--- Stored data Enclosed Below ---

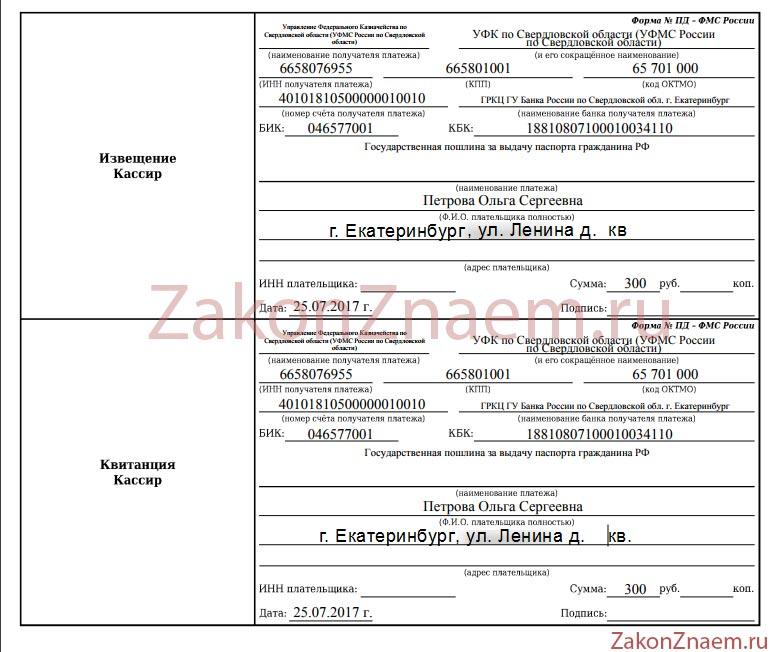 образец квитанции об оплате госпошлины при замене паспорта после замужества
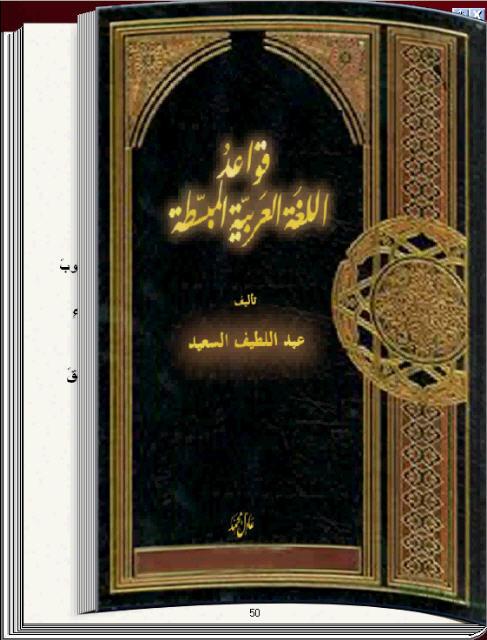 قواعد اللغة العربية المبسطة كتاب تقلب صفحاته بنفسك 1_108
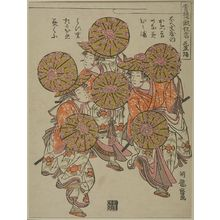 Isoda Koryusai: Flower-Umbrella Dance (Hanagasa odori) from the series: Comic Dances of the Pleasure Quarter (Seiro niwaka kyôgen), Edo period, circa 1765-1780 - Harvard Art Museum
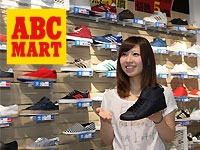 ABC-MART池袋パルコ店の求人情報を見る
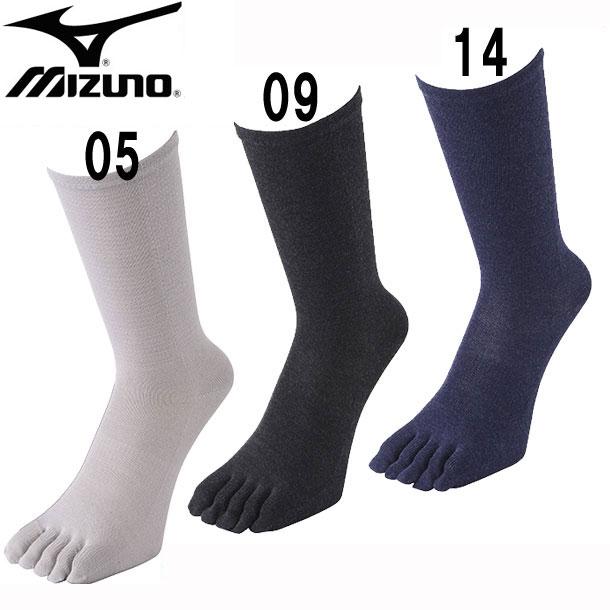 ブレスサーモ・5本指インナーソックス 【MIZUNO】ミズノ 靴下 ソックス 14FW(73UM-532)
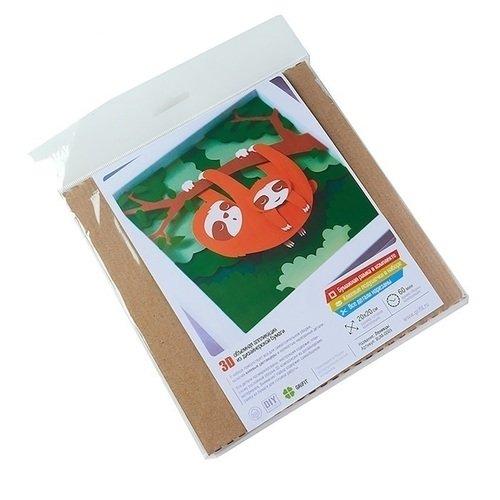 Фото - Объемная аппликация из бумаги Ленивцы 3D саломатина е ред объемная аппликация цыплята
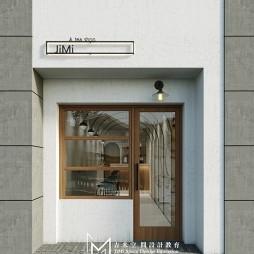 A tea shop小小奶茶店——门口图片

--- End of Enclosed Stored data ---

Try it >>
Exact transcription of the full listing above is required; images do not belong in it.

Exercise solution >>
 образец квитанции об оплате госпошлины при замене паспорта после замужества
 قواعد اللغة العربية المبسطة كتاب تقلب صفحاته بنفسك 1_108
 Isoda Koryusai: Flower-Umbrella Dance (Hanagasa odori) from the series: Comic Dances of the Pleasure Quarter (Seiro niwaka kyôgen), Edo period, circa 1765-1780 - Harvard Art Museum
 ABC-MART池袋パルコ店の求人情報を見る
 ブレスサーモ・5本指インナーソックス 【MIZUNO】ミズノ 靴下 ソックス 14FW(73UM-532)
 Фото - Объемная аппликация из бумаги Ленивцы 3D саломатина е ред объемная аппликация цыплята
 A tea shop小小奶茶店——门口图片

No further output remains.